DATA ROWS
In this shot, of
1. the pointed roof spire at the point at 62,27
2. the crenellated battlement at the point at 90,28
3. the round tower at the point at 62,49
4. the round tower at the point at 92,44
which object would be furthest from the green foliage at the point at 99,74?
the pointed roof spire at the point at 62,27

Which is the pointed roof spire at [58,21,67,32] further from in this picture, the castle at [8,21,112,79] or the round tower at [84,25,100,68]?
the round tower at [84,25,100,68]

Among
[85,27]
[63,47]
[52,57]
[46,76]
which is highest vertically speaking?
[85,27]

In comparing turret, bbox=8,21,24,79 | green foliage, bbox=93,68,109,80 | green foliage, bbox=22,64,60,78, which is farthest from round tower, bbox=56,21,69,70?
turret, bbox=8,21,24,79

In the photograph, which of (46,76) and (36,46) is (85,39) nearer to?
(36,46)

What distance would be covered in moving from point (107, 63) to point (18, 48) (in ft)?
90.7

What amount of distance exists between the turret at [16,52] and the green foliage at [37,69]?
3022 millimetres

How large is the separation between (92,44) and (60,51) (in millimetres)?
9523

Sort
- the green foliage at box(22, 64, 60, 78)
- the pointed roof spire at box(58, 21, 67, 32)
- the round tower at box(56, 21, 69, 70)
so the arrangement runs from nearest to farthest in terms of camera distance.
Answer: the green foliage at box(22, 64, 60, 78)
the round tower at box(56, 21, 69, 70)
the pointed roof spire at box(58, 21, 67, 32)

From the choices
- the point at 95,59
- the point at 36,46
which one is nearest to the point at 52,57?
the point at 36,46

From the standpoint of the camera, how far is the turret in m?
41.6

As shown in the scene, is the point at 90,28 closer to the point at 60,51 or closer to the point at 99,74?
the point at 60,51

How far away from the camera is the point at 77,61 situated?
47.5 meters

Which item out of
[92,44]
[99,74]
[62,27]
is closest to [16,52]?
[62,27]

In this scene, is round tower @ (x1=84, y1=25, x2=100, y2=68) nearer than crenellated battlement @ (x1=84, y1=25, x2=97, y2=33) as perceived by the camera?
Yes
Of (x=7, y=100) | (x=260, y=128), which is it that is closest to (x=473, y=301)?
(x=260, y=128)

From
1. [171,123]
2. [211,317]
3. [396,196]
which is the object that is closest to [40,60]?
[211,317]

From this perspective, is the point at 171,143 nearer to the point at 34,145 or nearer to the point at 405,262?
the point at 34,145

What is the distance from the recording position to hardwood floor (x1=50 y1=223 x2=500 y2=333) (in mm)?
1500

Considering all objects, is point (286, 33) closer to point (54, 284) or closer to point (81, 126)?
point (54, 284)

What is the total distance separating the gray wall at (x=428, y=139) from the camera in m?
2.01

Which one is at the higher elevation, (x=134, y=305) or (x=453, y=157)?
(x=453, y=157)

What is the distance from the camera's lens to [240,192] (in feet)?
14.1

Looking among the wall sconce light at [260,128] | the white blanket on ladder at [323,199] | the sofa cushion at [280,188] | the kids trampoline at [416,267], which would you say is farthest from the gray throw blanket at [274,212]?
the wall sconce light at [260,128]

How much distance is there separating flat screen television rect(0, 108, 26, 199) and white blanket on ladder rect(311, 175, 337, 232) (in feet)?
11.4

DIRECTIVE
In the entries above, switch every "crenellated battlement" to "notched parapet" and write out all of the entries again with nothing else altered.

TASK SOLUTION
In this shot, of
1. the pointed roof spire at the point at 62,27
2. the notched parapet at the point at 90,28
3. the round tower at the point at 62,49
4. the round tower at the point at 92,44
which object would be furthest from the green foliage at the point at 99,74?
the pointed roof spire at the point at 62,27

Which is the pointed roof spire at [58,21,67,32] further from in this picture, the castle at [8,21,112,79] or the round tower at [84,25,100,68]?
the round tower at [84,25,100,68]

Among
[85,27]
[63,47]
[52,57]
[46,76]
which is highest vertically speaking?
[85,27]

In comparing turret, bbox=8,21,24,79 | green foliage, bbox=93,68,109,80 | green foliage, bbox=22,64,60,78, which is farthest from round tower, bbox=56,21,69,70?
turret, bbox=8,21,24,79

In the photograph, which of (46,76) and (36,46) is (85,39) nearer to?
(36,46)

What distance would be covered in moving from point (107, 63) to point (18, 48) (in ft)?
90.7

What amount of distance exists between the turret at [16,52] and the green foliage at [37,69]?
3022 millimetres

How large is the separation between (92,44) and (60,51) (in millimetres)?
9523

Sort
- the green foliage at box(22, 64, 60, 78)
- the pointed roof spire at box(58, 21, 67, 32)
- the round tower at box(56, 21, 69, 70)
so the arrangement runs from nearest to farthest in terms of camera distance.
Answer: the green foliage at box(22, 64, 60, 78)
the round tower at box(56, 21, 69, 70)
the pointed roof spire at box(58, 21, 67, 32)

From the choices
- the point at 95,59
- the point at 36,46
which one is nearest to the point at 52,57?
the point at 36,46

From the standpoint of the camera, how far is the turret in m?
41.6

As shown in the scene, is the point at 90,28 closer to the point at 60,51 or closer to the point at 99,74?
the point at 60,51

How far away from the camera is the point at 77,61 situated?
47.5 meters

Which item out of
[92,44]
[99,74]
[62,27]
is closest to [16,52]?
[62,27]

In this scene, is round tower @ (x1=84, y1=25, x2=100, y2=68) nearer than notched parapet @ (x1=84, y1=25, x2=97, y2=33) as perceived by the camera?
Yes
Of (x=7, y=100) | (x=260, y=128), which is it that is closest to (x=473, y=301)?
(x=260, y=128)

From
1. [171,123]
2. [211,317]
3. [396,196]
which is the object that is closest to [40,60]?
[211,317]

From this perspective, is the point at 171,143 nearer to the point at 34,145 or nearer to the point at 405,262?
the point at 34,145

What is the distance from the recording position to hardwood floor (x1=50 y1=223 x2=500 y2=333) (in mm)?
1500

Considering all objects, is point (286, 33) closer to point (54, 284) or closer to point (81, 126)?
point (54, 284)

What is the total distance separating the gray wall at (x=428, y=139) from the camera in m?
2.01

Which one is at the higher elevation, (x=134, y=305) or (x=453, y=157)?
(x=453, y=157)

What is the distance from the camera's lens to [240,192] (in feet)?
14.1

Looking among the wall sconce light at [260,128] | the white blanket on ladder at [323,199] | the sofa cushion at [280,188] | the kids trampoline at [416,267], which would you say is farthest from the gray throw blanket at [274,212]?
the wall sconce light at [260,128]

How much distance is there separating flat screen television rect(0, 108, 26, 199) and white blanket on ladder rect(311, 175, 337, 232) (in feet)?
11.4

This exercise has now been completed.